─── Record excerpts ───

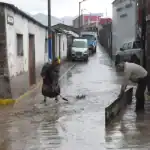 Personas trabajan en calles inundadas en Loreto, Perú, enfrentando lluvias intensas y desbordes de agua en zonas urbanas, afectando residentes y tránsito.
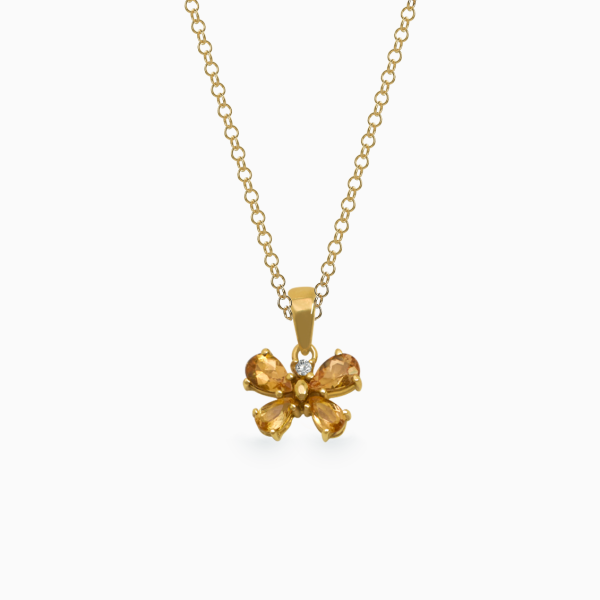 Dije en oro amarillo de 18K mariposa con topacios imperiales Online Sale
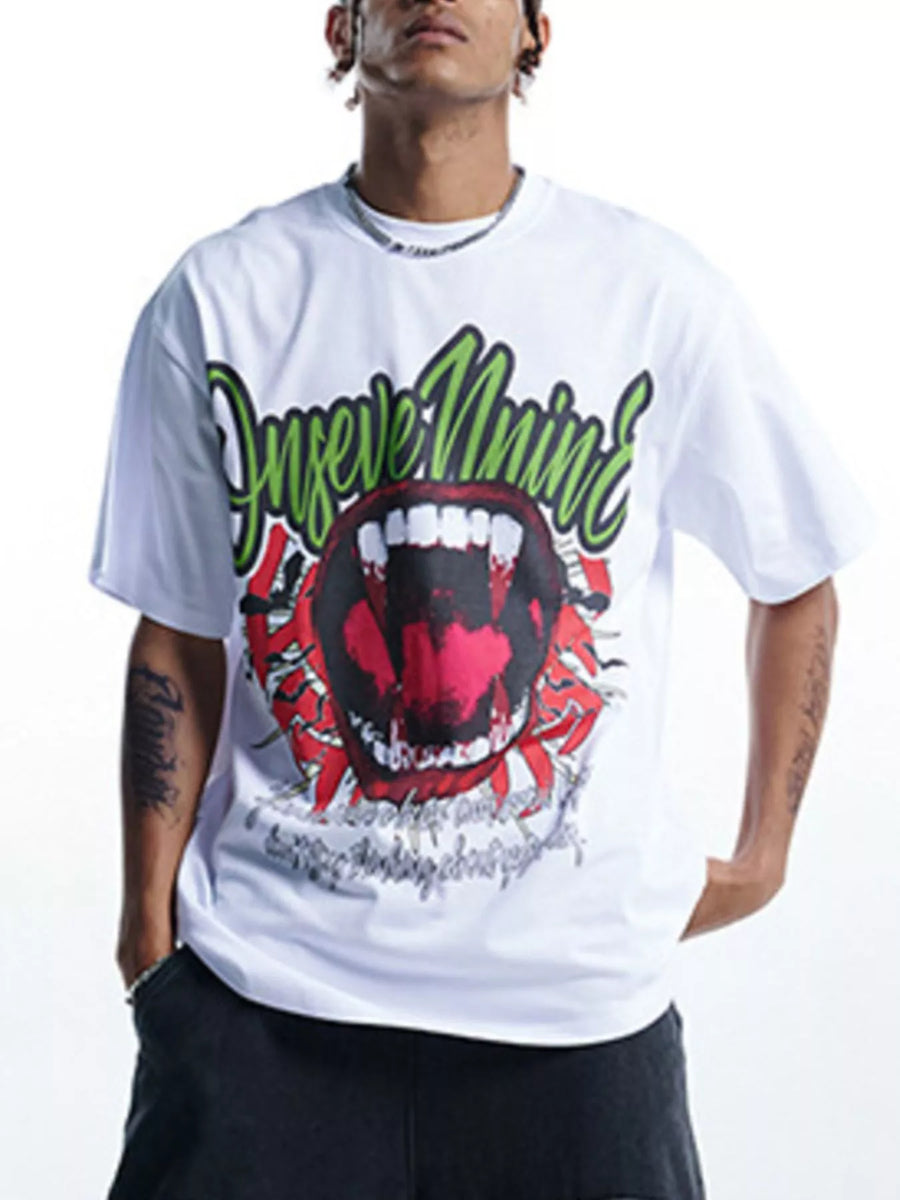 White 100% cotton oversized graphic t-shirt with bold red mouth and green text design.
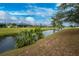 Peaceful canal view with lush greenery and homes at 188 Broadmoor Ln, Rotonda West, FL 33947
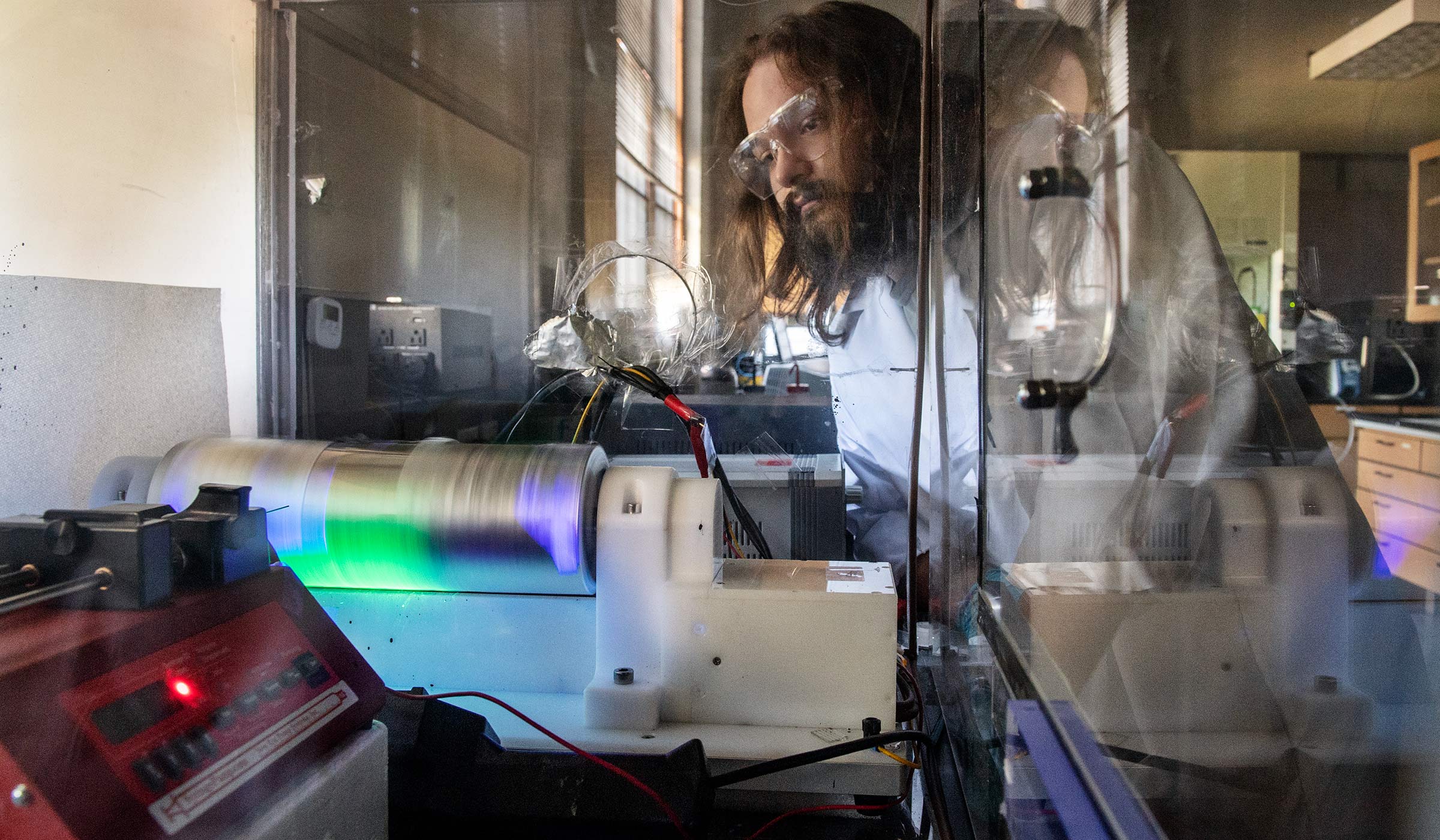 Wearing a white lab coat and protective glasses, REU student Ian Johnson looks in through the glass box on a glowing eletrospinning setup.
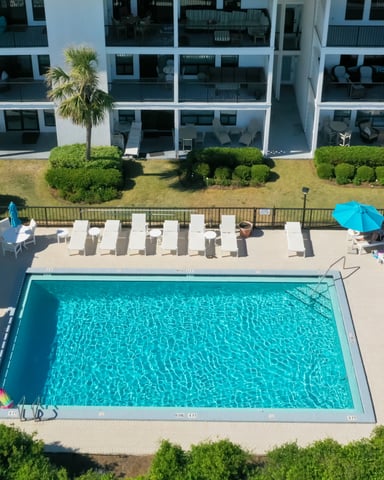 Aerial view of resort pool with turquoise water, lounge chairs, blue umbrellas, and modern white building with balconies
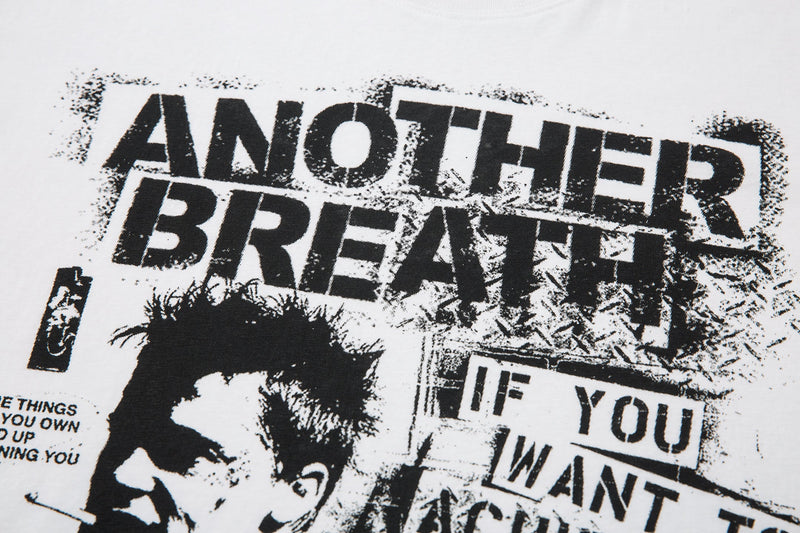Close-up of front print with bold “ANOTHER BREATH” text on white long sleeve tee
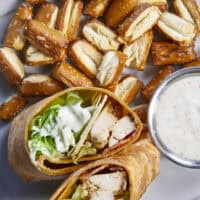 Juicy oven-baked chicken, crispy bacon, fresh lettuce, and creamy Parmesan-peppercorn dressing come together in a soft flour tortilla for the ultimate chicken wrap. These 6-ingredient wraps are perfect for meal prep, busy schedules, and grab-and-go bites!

───

> **The task**: Without copying any picture, repeat all of the entries exactly.

> **The completed task**:
 Personas trabajan en calles inundadas en Loreto, Perú, enfrentando lluvias intensas y desbordes de agua en zonas urbanas, afectando residentes y tránsito.
 Dije en oro amarillo de 18K mariposa con topacios imperiales Online Sale
 White 100% cotton oversized graphic t-shirt with bold red mouth and green text design.
 Peaceful canal view with lush greenery and homes at 188 Broadmoor Ln, Rotonda West, FL 33947
 Wearing a white lab coat and protective glasses, REU student Ian Johnson looks in through the glass box on a glowing eletrospinning setup.
 Aerial view of resort pool with turquoise water, lounge chairs, blue umbrellas, and modern white building with balconies
Close-up of front print with bold “ANOTHER BREATH” text on white long sleeve tee
 Juicy oven-baked chicken, crispy bacon, fresh lettuce, and creamy Parmesan-peppercorn dressing come together in a soft flour tortilla for the ultimate chicken wrap. These 6-ingredient wraps are perfect for meal prep, busy schedules, and grab-and-go bites!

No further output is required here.